■ WHAT THE EXERCISE ASKS
Answer these questions using the forum thread on photo cropping below.
1. What resolution does DanCanon say an image should be around at full size?
2. What does memento say the pros use to get close?
3. To what ratio does tsaraleksi crop most often?

■ EXTRACTED TEXT
+ + + + +

# How much do you crop? (with photos)



## Micah (Feb 12, 2009)

I was just wondering how much crop is acceptable. I tried some wildlife and ended up having to crop about 1/2 of the picture to make it look right. I'm sure the pros would take the time to get close and get it right with no crop, but what is the norm?

1. 
	

	
	
		
		

		
			





2. not wildlife, just my Dad's goats


----------



## DanCanon (Feb 12, 2009)

I think that  the crop all depends on the image subject and how many megapixels you have.  The more you crop down the more information you are losing.  As long as the image is around 300 ppi at full size you should be good.


----------



## Big Mike (Feb 12, 2009)

It depends on a few things.  For example, if I'm making a large print, I really don't want to crop much because off all the pixels I'd be loosing.  If it's just for web viewing or my own amusement, then I'll crop as much as I think the image needs.  

I tend to shoot slightly wide and leave room for cropping...because sometimes I need different aspect ratios (8x10 for example) and if my original 2:3 image is too close, the 4:5 crop just doens't work.


----------



## tsaraleksi (Feb 12, 2009)

I crop as much as I need, but I generally shoot with the intention of not doing any, or as little as possible. More often than anything I'll crop to a 4x5 ratio, just because I like that shape sometimes and can't get it out of the camera.


----------



## memento (Feb 12, 2009)

Micah said:


> I was just wondering how much crop is acceptable. I tried some wildlife and ended up having to crop about 1/2 of the picture to make it look right. *I'm sure the pros would take the time to get close and get it right with no crop*, but what is the norm?


 

the 'pros' use a seven thousand dollar super telephoto lens to get close..


----------



## Micah (Feb 12, 2009)

Ok the 2:3, 4:5 is greek to me. anyone care to splain?

+ + + + +

■ Brief descriptive text excerpts
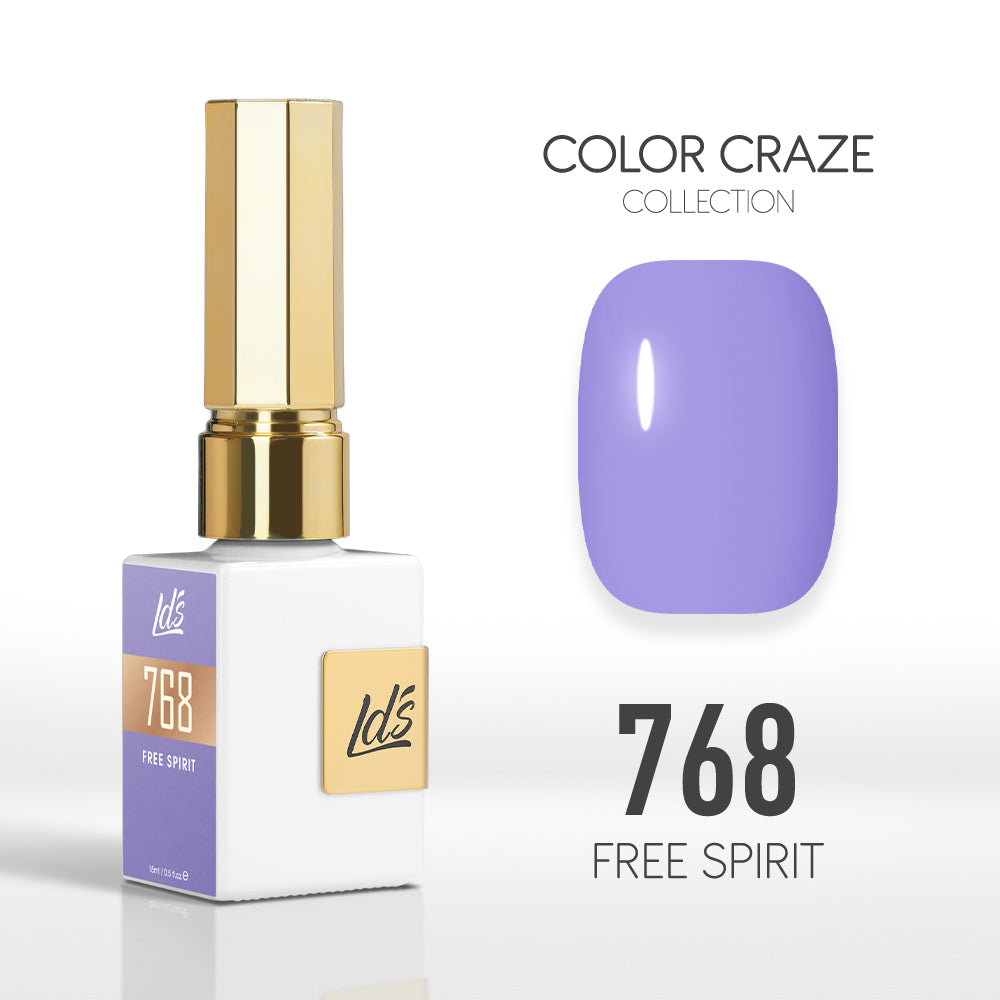  LDS Color Craze Gel Nail Polish - 768 Free Spirit - 0.5oz by LDS COLOR CRAZE sold by DTK Nail Supply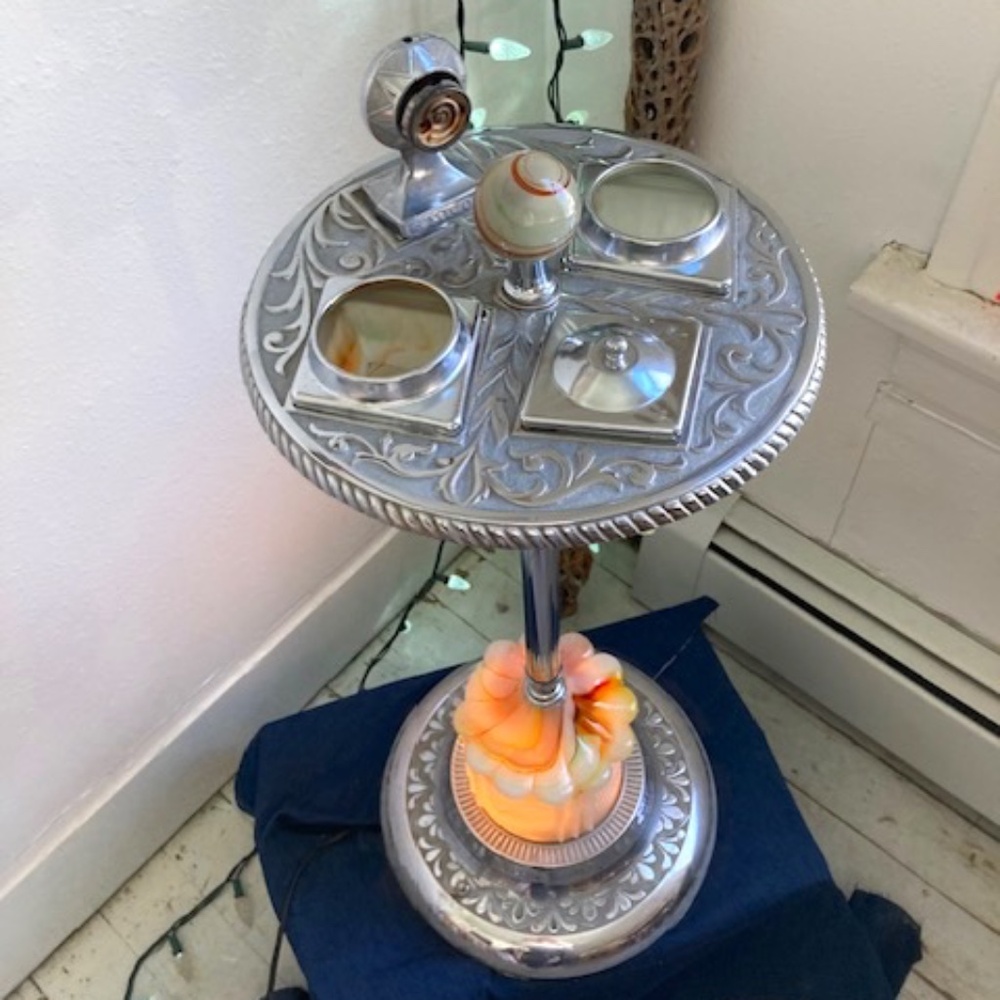 Vintage Smoking Stand with Light-up Base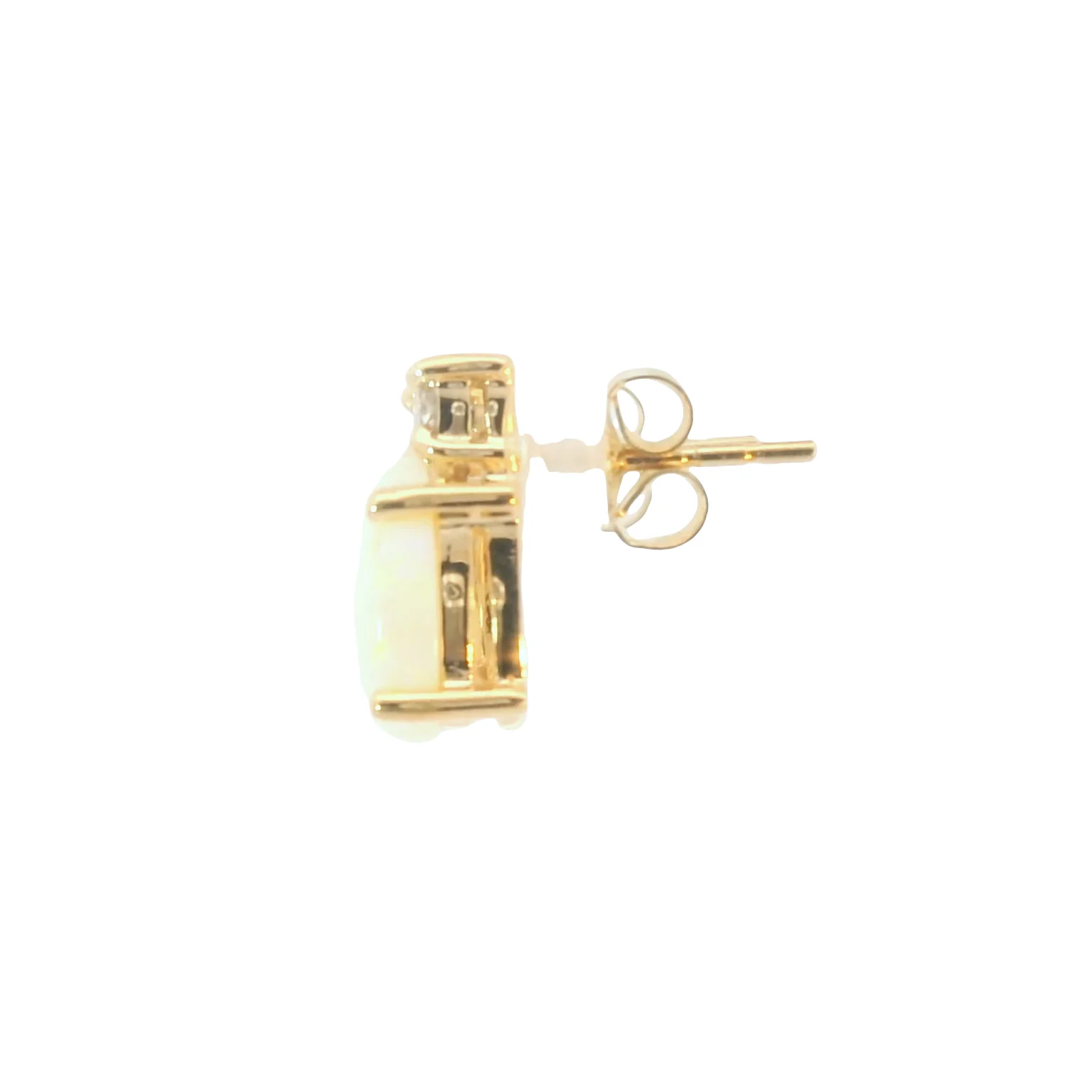 Studs with Opals and Diamonds - Image 2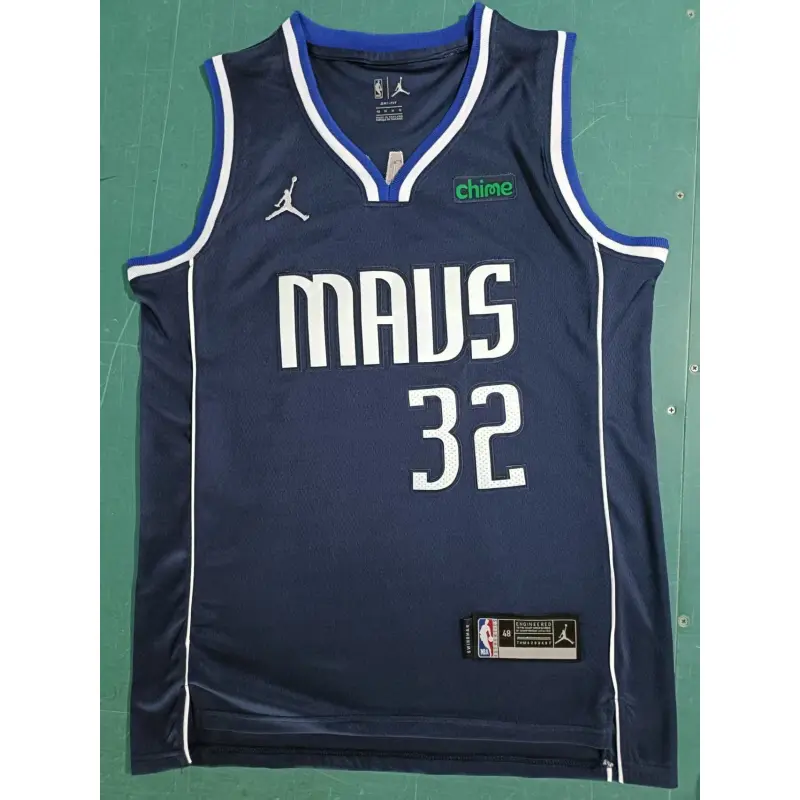 Camiseta Cooper Flagg #32 Dallas Mavericks Azul Oscuro
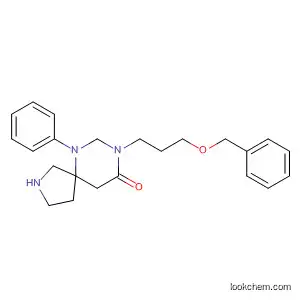 2,6,8-Triazaspiro[4.5]decan-9-one,
6-phenyl-8-[3-(phenylmethoxy)propyl]-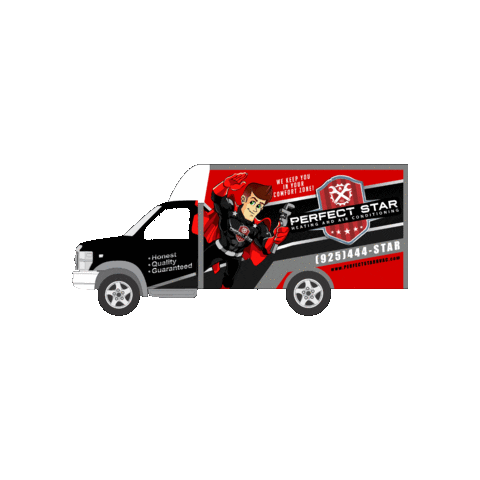 Perfect Star HVAC Sticker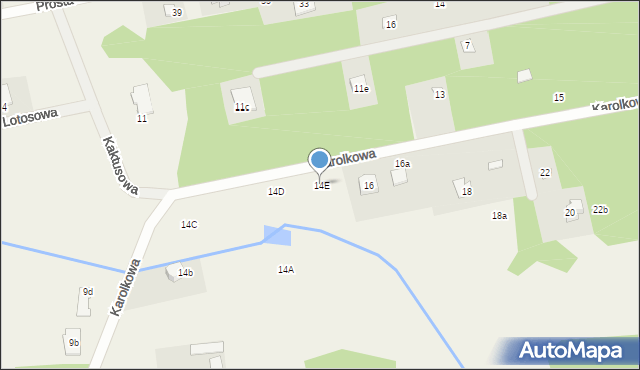 Żelechów, Karolkowa, 14E, mapa Żelechów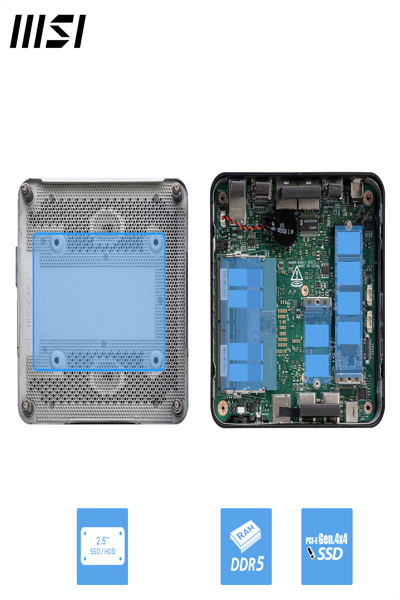 MSI Cubi NUC 1M Intel Core i7 150U Barebone - CUBI NUC 1M I7 150U BB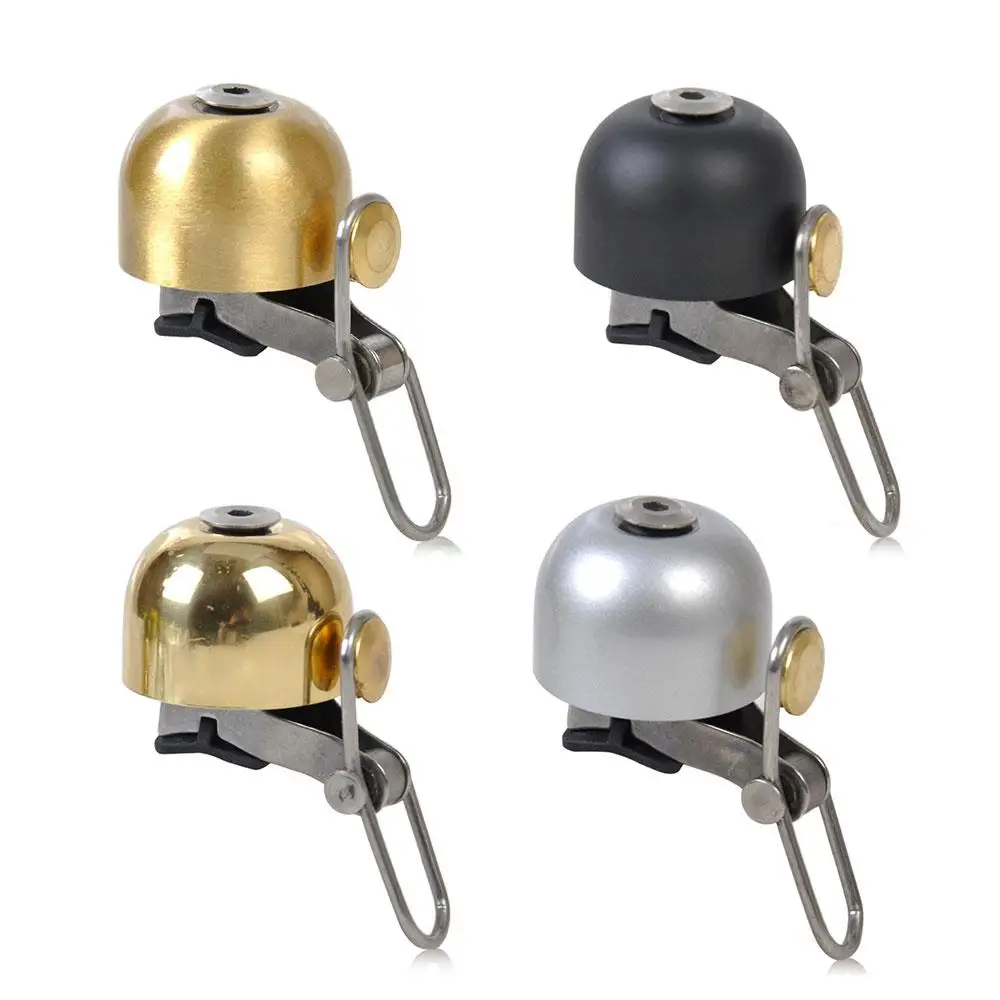 Mountain Bike Bell Compact And Portable Easy To Install Durable Copper Material Impressive Sound Retro Design Universal Bell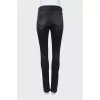 Black jeans with back embroidery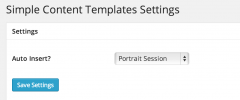 Simple Content Templates screenshot 2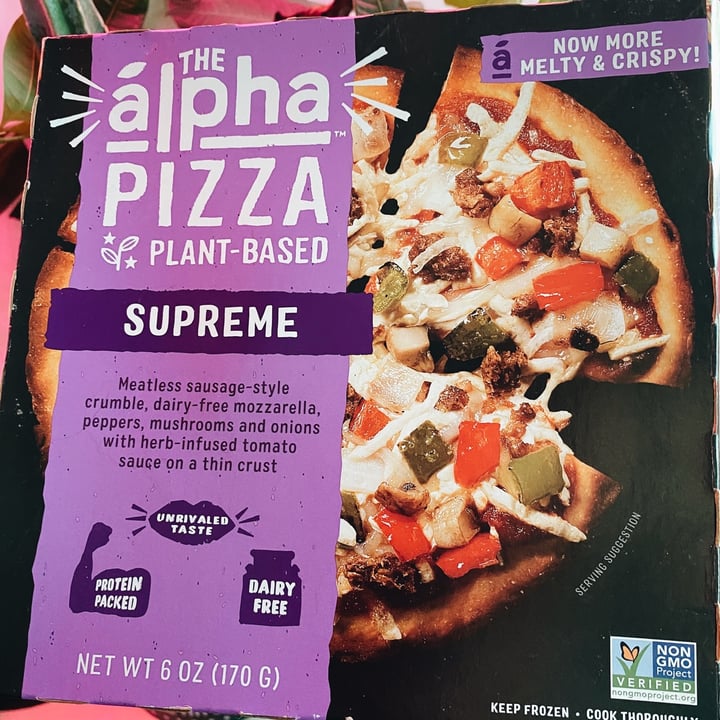 photo of Alpha Foods Supreme Alpha Pizza shared by @evilratking on  30 May 2021 - review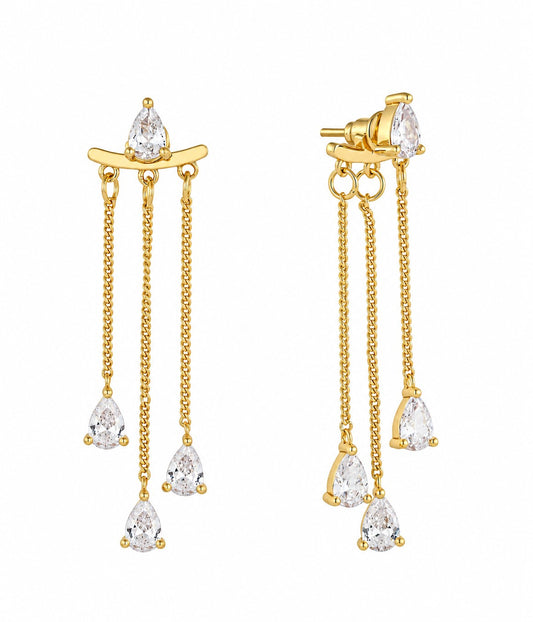 Pear Drip Earrings Gold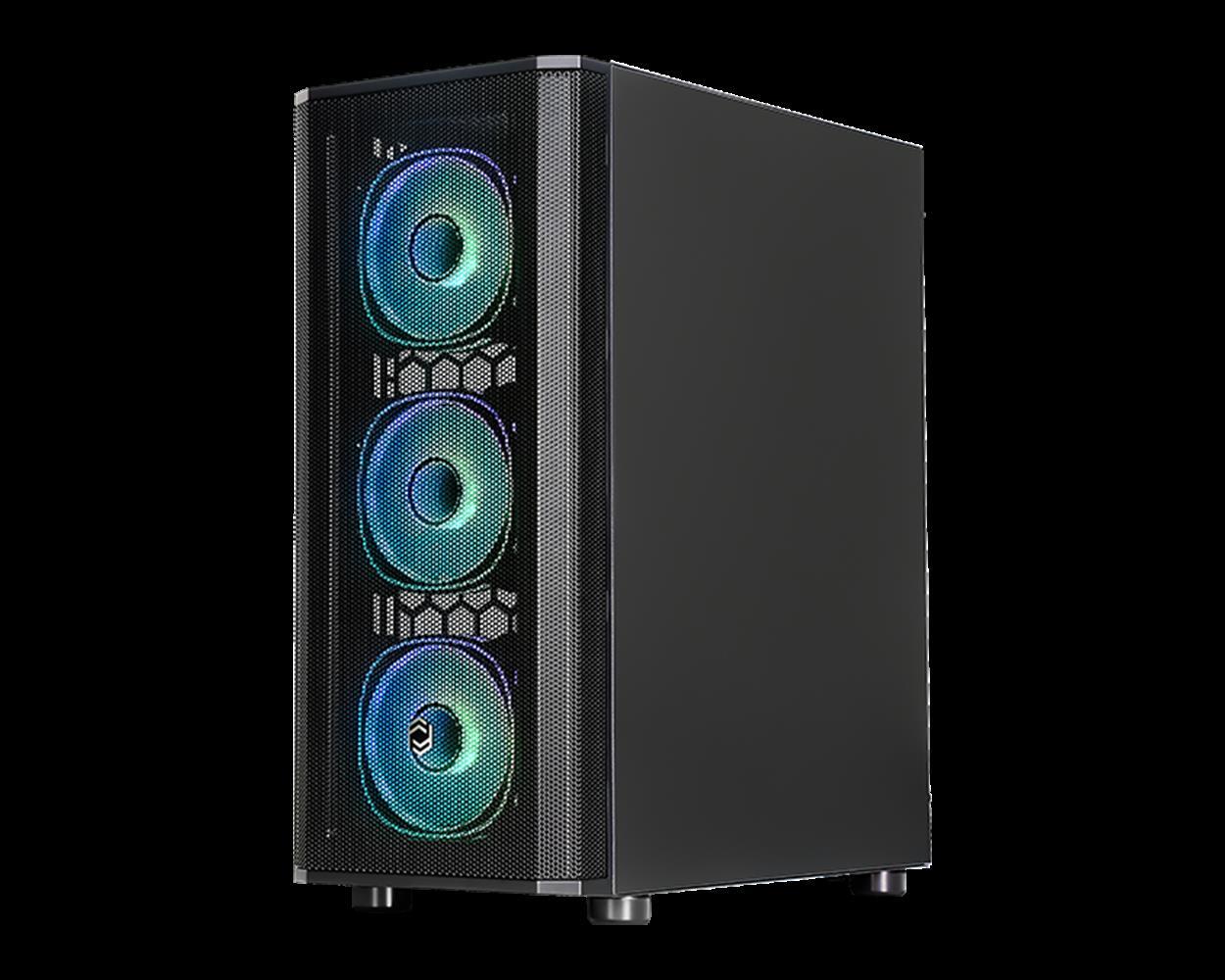 FRISBY FRİSBY CM-105 650W 80+ DOUBLE ARGB GAMING SIYAH MESH KASA-81772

+ + + + +

■ SOLUTION
1. Around 300 ppi.
2. A seven thousand dollar super telephoto lens.
3. A 4x5 ratio.